A team of researchers has now demonstrated that the
key to understanding working memory relies
not only on what one is storing in memory, but also why. This is the
"working" part of working memory, which emphasizes the purpose of
storing something in the first place.
"We
now know that our visual memories are not simply what one has just seen, but,
instead, are the result of the neural codes dynamically evolving to incorporate
how you intend to use that information in the future," explains Clayton
Curtis, a professor of psychology and neural science at New York University and
the senior author of the paper, which appears in the journal Current Biology.
Specifically,
the study focuses on both how we store the visual properties of our memories in
the occipital lobe, where our visual system resides, and on how the neural
codes that store those memories change over time as people begin to prepare a
response that depends on the memory. In the study, the response simply required
people to look where they remembered an object that disappeared several seconds
ago.
"The
research makes it clear that memory codes can simultaneously contain
information about what we remember seeing and about the future behavior that
depends on those visual memories," notes Hsin-Hung Li, a New York
University postdoctoral researcher and the paper's lead author. "This
means the neural dynamics driving our working memory
result from reformatting memories into forms that are closer to later behaviors
that rely on visual memories."
Textbook
theories state that the storage codes for our working memory are stable over
time. This means that the pattern of neural activity that stores a given visual
memory is the same as when it was first seen and encoded—whether it is a second
later or 10 seconds later. These patterns of neural activity store visual memories,
providing a bridge across time between a past stimulus and a future memory
guided response.
This video of neural activity in primary visual
cortex (V1; left) provides evidence that the neural activity during a spatial
working memory task dynamically evolves from representing the memorized
location (pink circle) to representing the memory guided saccade that will
shift gaze from central fixation (pink cross) to memorized target location
(pink circle). Activity in other areas, like V3AB (right), only encode the past
target location with little dynamics. Credit: Clayton Curtis and Hsin-Hung Li
However, recent studies of animals indicate that these neural patterns are
much more dynamic—in fact, the memory codes are not stable and, instead, appear
to change over time in puzzling ways.
To explore this, Li and Curtis, who previously uncovered how our
working memory is formatted in the brain, devised innovative methods to both
measure changing neural dynamics and critically make the dynamics
interpretable. To do so, they projected the complex neural measurements into a
simple 2D plane, like the screen of your laptop or smartphone.

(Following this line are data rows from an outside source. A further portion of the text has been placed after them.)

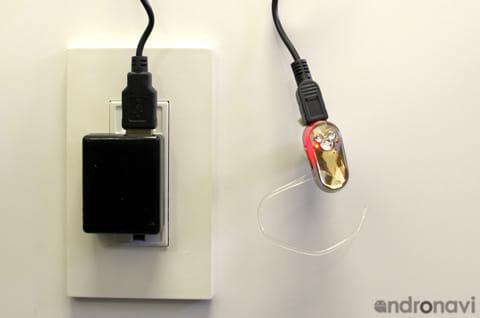 コンセントに差すだけで充電できるので、電池切れの心配も不要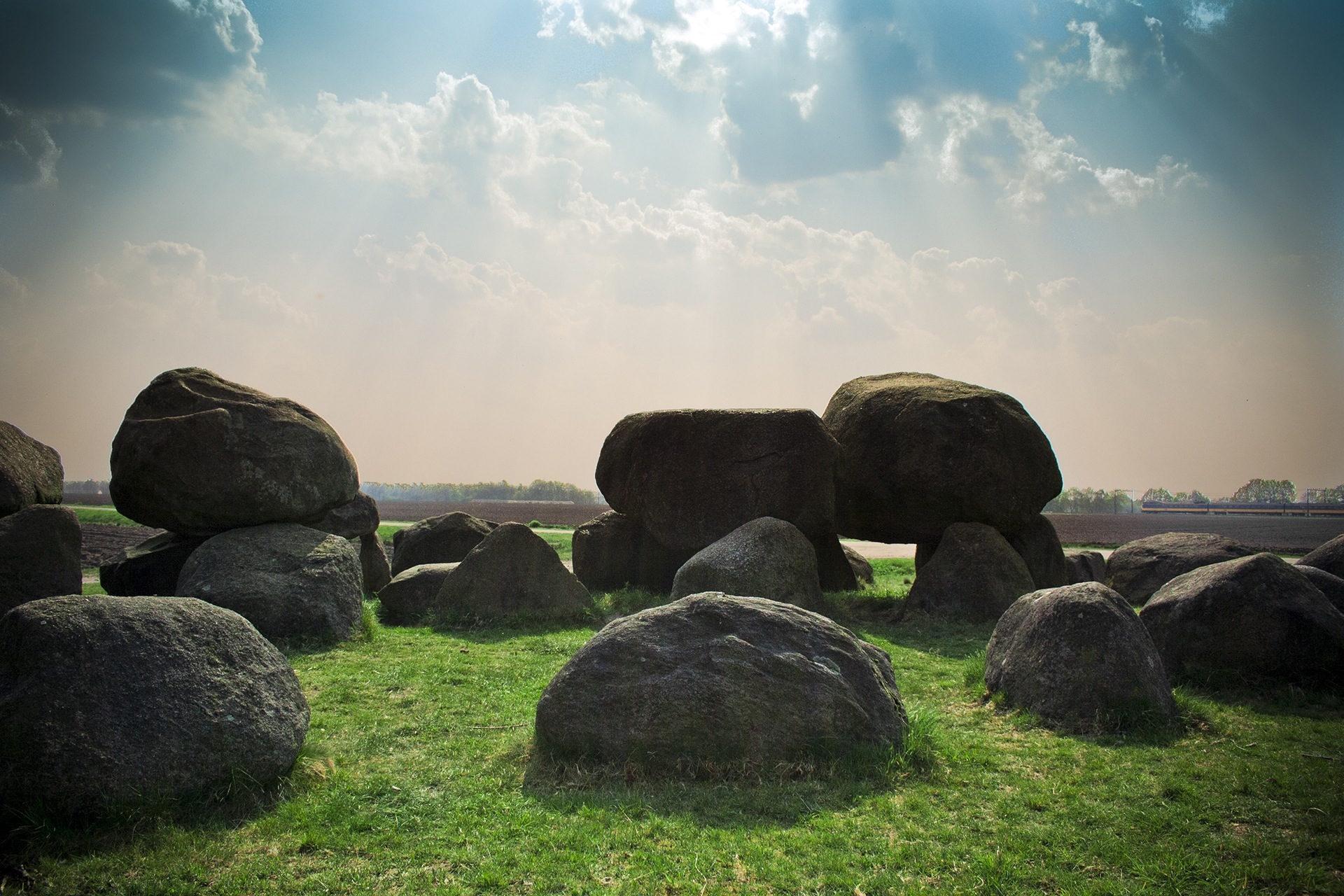 石头, 草坪, 奥, 天空, 光 - 高清壁纸 - 教授-falken.com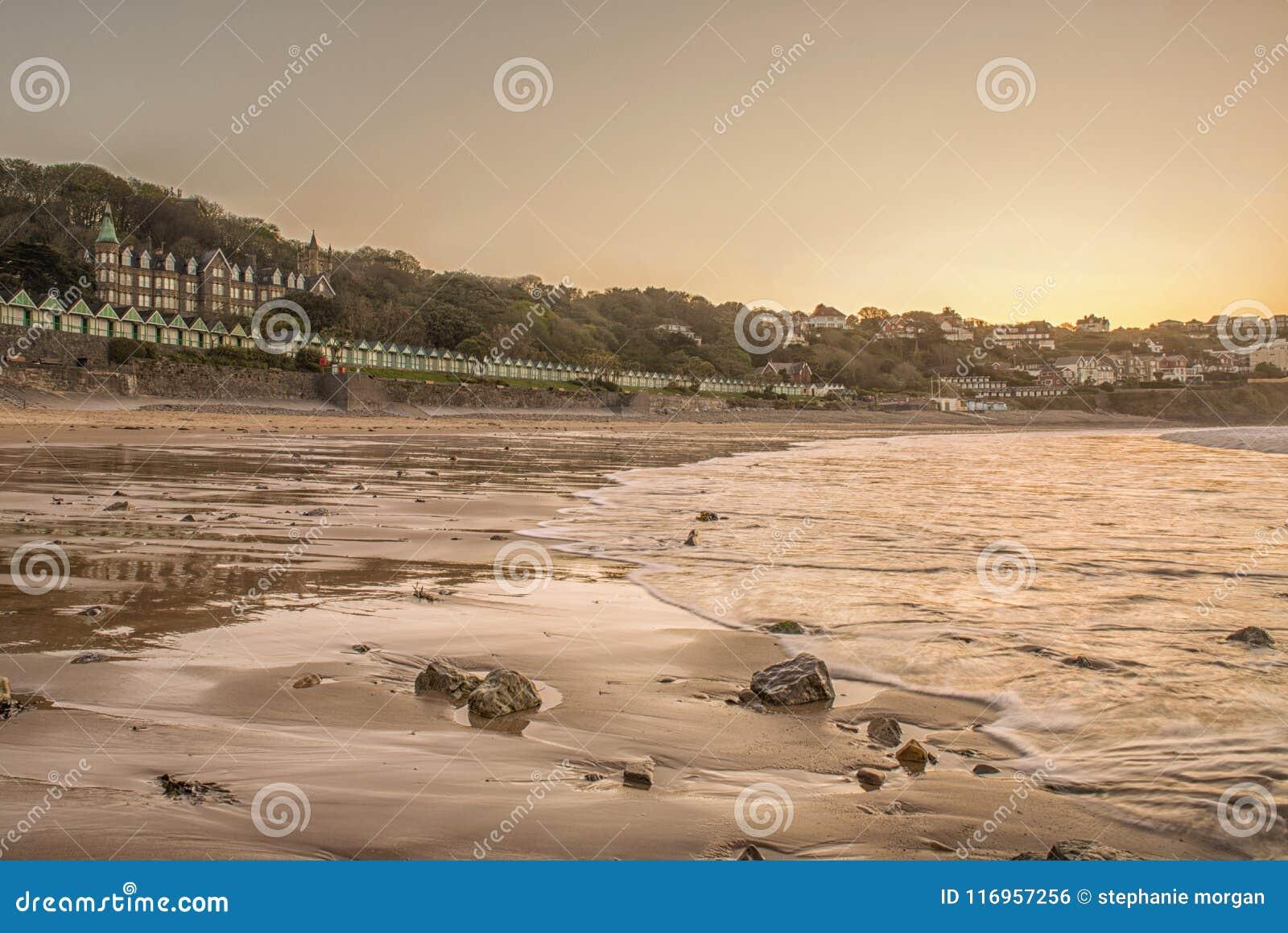 Landschapsbeeld van Langland-baai in Swansea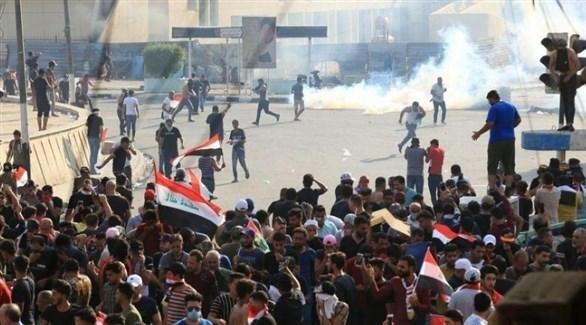 عراقيون يغلقون مدخل ميناء أم قصر في البصرة (أرشيف)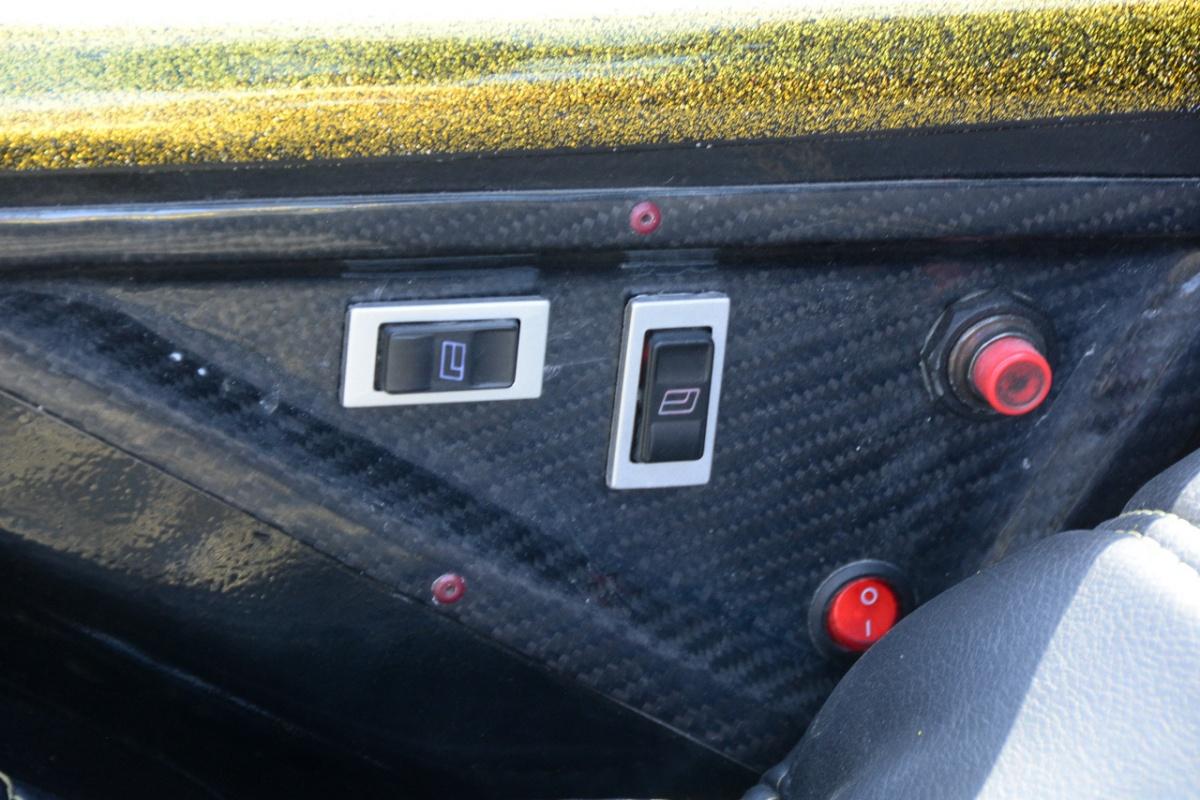 Для этого предусмотрен электропривод: вот его кнопки на боковой панели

The accompanying video depicts how the pattern of neural activity evolves
during a working memory trial. Initially, you can see a bump of activity
encoding the briefly presented visual target (pink circle) in both primary visual cortex (V1) and
a high-level visual area (V3AB). In V3AB, this bump remains at the target
location throughout the memory delay. However in V1, a line of activity evolves
during the delay between where the person is looking (pink cross) and where
they will move their eyes after the delay.
The researchers believe that this line reflects the trajectory of the shift
of gaze that is being rehearsed in people's minds, but has yet to be executed.
Although previous work had documented neural dynamics during working
memory, the reason for why these dynamics occur had remained unknown. These new
results help address this mystery. They indicate that the dynamics reflect
transformations of past sensory events— what we have just seen—into future
memory guided behaviors—what we might do with the memory.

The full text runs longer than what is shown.